■ Written problem ■
Reproduce all of the listing below without alteration.

Spatial question entries
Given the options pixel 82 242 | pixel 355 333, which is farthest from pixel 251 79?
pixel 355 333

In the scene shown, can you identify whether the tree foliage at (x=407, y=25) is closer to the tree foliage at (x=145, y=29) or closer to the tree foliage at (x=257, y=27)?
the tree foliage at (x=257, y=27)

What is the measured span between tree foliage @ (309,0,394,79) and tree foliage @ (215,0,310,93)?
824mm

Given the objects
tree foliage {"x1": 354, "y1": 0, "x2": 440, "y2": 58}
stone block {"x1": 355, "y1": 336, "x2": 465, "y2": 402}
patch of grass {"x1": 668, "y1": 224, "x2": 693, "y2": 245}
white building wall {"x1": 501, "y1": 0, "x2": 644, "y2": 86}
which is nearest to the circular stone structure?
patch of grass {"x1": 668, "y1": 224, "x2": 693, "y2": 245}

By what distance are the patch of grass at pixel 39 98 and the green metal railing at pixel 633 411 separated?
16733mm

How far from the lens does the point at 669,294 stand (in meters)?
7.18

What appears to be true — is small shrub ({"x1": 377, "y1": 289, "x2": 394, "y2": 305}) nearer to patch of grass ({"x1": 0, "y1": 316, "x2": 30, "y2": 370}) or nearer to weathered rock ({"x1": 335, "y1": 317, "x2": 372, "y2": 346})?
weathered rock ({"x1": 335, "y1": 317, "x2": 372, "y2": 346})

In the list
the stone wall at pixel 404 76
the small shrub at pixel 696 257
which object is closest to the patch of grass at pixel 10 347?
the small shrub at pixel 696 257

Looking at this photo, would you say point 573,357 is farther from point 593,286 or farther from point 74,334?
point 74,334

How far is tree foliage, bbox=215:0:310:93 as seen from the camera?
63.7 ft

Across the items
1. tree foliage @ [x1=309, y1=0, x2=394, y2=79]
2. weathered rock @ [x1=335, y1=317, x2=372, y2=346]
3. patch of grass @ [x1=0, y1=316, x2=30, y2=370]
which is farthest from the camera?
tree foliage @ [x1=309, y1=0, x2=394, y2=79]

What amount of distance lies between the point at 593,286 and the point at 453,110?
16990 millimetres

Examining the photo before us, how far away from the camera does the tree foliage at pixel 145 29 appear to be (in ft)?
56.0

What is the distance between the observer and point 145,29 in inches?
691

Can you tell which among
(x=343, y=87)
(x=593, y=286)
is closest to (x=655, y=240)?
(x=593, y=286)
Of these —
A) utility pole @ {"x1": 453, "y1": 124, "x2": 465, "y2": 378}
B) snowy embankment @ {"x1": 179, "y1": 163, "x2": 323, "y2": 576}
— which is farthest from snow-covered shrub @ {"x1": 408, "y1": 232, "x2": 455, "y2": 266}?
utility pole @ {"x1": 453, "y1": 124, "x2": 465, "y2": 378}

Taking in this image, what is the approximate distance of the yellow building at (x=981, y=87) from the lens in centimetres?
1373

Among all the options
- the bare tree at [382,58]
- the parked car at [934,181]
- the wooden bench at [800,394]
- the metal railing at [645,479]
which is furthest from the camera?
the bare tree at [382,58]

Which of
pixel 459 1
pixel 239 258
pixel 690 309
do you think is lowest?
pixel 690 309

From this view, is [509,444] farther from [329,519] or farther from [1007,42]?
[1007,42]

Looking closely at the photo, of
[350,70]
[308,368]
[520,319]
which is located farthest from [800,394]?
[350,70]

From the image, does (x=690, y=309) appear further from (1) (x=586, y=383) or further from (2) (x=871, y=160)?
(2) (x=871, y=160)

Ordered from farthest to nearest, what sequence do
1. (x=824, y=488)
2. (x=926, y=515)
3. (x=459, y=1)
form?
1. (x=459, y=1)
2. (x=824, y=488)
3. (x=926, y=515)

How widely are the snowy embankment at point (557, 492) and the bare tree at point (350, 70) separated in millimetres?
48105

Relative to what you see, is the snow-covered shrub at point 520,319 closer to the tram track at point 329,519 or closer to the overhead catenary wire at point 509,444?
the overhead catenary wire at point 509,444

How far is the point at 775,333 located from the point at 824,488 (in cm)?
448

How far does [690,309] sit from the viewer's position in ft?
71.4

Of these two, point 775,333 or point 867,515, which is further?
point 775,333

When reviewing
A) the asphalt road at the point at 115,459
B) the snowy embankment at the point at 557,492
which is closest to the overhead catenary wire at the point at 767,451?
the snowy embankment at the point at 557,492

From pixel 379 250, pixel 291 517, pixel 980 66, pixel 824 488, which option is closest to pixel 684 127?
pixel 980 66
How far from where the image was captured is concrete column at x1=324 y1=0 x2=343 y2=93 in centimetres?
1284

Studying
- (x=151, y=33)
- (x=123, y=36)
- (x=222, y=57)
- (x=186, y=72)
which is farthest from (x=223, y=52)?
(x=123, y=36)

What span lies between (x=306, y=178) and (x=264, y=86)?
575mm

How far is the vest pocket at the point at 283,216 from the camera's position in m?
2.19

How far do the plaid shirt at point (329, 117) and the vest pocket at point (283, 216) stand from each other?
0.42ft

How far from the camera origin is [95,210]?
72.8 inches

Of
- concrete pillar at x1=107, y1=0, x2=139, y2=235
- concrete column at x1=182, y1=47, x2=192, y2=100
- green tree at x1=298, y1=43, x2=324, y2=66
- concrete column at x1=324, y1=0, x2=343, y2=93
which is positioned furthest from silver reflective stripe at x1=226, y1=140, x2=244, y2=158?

■ Response to this task ■
Given the options pixel 82 242 | pixel 355 333, which is farthest from pixel 251 79?
pixel 355 333

In the scene shown, can you identify whether the tree foliage at (x=407, y=25) is closer to the tree foliage at (x=145, y=29) or closer to the tree foliage at (x=257, y=27)?
the tree foliage at (x=257, y=27)

What is the measured span between tree foliage @ (309,0,394,79) and tree foliage @ (215,0,310,93)?
824mm

Given the objects
tree foliage {"x1": 354, "y1": 0, "x2": 440, "y2": 58}
stone block {"x1": 355, "y1": 336, "x2": 465, "y2": 402}
patch of grass {"x1": 668, "y1": 224, "x2": 693, "y2": 245}
white building wall {"x1": 501, "y1": 0, "x2": 644, "y2": 86}
which is nearest to the circular stone structure?
patch of grass {"x1": 668, "y1": 224, "x2": 693, "y2": 245}

By what distance are the patch of grass at pixel 39 98 and the green metal railing at pixel 633 411 separated?
16733mm

How far from the lens does the point at 669,294 stand (in meters)?
7.18

What appears to be true — is small shrub ({"x1": 377, "y1": 289, "x2": 394, "y2": 305}) nearer to patch of grass ({"x1": 0, "y1": 316, "x2": 30, "y2": 370}) or nearer to weathered rock ({"x1": 335, "y1": 317, "x2": 372, "y2": 346})?
weathered rock ({"x1": 335, "y1": 317, "x2": 372, "y2": 346})

In the list
the stone wall at pixel 404 76
the small shrub at pixel 696 257
which object is closest to the patch of grass at pixel 10 347?
the small shrub at pixel 696 257

Looking at this photo, would you say point 573,357 is farther from point 593,286 or farther from point 74,334?
point 74,334

How far is tree foliage, bbox=215:0:310:93 as seen from the camera?
63.7 ft

Across the items
1. tree foliage @ [x1=309, y1=0, x2=394, y2=79]
2. weathered rock @ [x1=335, y1=317, x2=372, y2=346]
3. patch of grass @ [x1=0, y1=316, x2=30, y2=370]
which is farthest from the camera?
tree foliage @ [x1=309, y1=0, x2=394, y2=79]

What amount of distance lies between the point at 593,286 and the point at 453,110?
16990 millimetres

Examining the photo before us, how far away from the camera does the tree foliage at pixel 145 29 appear to be (in ft)?
56.0

What is the distance between the observer and point 145,29 in inches?
691

Can you tell which among
(x=343, y=87)
(x=593, y=286)
is closest to (x=655, y=240)?
(x=593, y=286)
Of these —
A) utility pole @ {"x1": 453, "y1": 124, "x2": 465, "y2": 378}
B) snowy embankment @ {"x1": 179, "y1": 163, "x2": 323, "y2": 576}
— which is farthest from snow-covered shrub @ {"x1": 408, "y1": 232, "x2": 455, "y2": 266}?
utility pole @ {"x1": 453, "y1": 124, "x2": 465, "y2": 378}

Taking in this image, what is the approximate distance of the yellow building at (x=981, y=87) from the lens in centimetres?
1373

Among all the options
- the bare tree at [382,58]
- the parked car at [934,181]
- the wooden bench at [800,394]
- the metal railing at [645,479]
which is furthest from the camera?
the bare tree at [382,58]

Which of
pixel 459 1
pixel 239 258
pixel 690 309
do you think is lowest?
pixel 690 309

From this view, is [509,444] farther from [329,519] or farther from [1007,42]?
[1007,42]

Looking closely at the photo, of
[350,70]
[308,368]
[520,319]
which is located farthest from [800,394]?
[350,70]

From the image, does (x=690, y=309) appear further from (1) (x=586, y=383) or further from (2) (x=871, y=160)?
(2) (x=871, y=160)

Ordered from farthest to nearest, what sequence do
1. (x=824, y=488)
2. (x=926, y=515)
3. (x=459, y=1)
form?
1. (x=459, y=1)
2. (x=824, y=488)
3. (x=926, y=515)

How widely are the snowy embankment at point (557, 492) and the bare tree at point (350, 70) separated in millimetres?
48105

Relative to what you see, is the snow-covered shrub at point 520,319 closer to the tram track at point 329,519 or closer to the overhead catenary wire at point 509,444?
the overhead catenary wire at point 509,444

How far is the point at 775,333 located from the point at 824,488 (in cm)?
448

How far does [690,309] sit from the viewer's position in ft?
71.4

Of these two, point 775,333 or point 867,515, which is further?
point 775,333

When reviewing
A) the asphalt road at the point at 115,459
B) the snowy embankment at the point at 557,492
which is closest to the overhead catenary wire at the point at 767,451?
the snowy embankment at the point at 557,492

From pixel 379 250, pixel 291 517, pixel 980 66, pixel 824 488, which option is closest to pixel 684 127?
pixel 980 66
How far from where the image was captured is concrete column at x1=324 y1=0 x2=343 y2=93 in centimetres?
1284

Studying
- (x=151, y=33)
- (x=123, y=36)
- (x=222, y=57)
- (x=186, y=72)
which is farthest from (x=223, y=52)?
(x=123, y=36)

What span lies between (x=306, y=178) and (x=264, y=86)?
575mm

How far is the vest pocket at the point at 283,216 from the camera's position in m?
2.19

How far do the plaid shirt at point (329, 117) and the vest pocket at point (283, 216) stand from each other?
0.42ft

How far from the camera origin is [95,210]?
72.8 inches

Of
- concrete pillar at x1=107, y1=0, x2=139, y2=235
- concrete column at x1=182, y1=47, x2=192, y2=100
- green tree at x1=298, y1=43, x2=324, y2=66
- concrete column at x1=324, y1=0, x2=343, y2=93
which is positioned furthest from silver reflective stripe at x1=226, y1=140, x2=244, y2=158?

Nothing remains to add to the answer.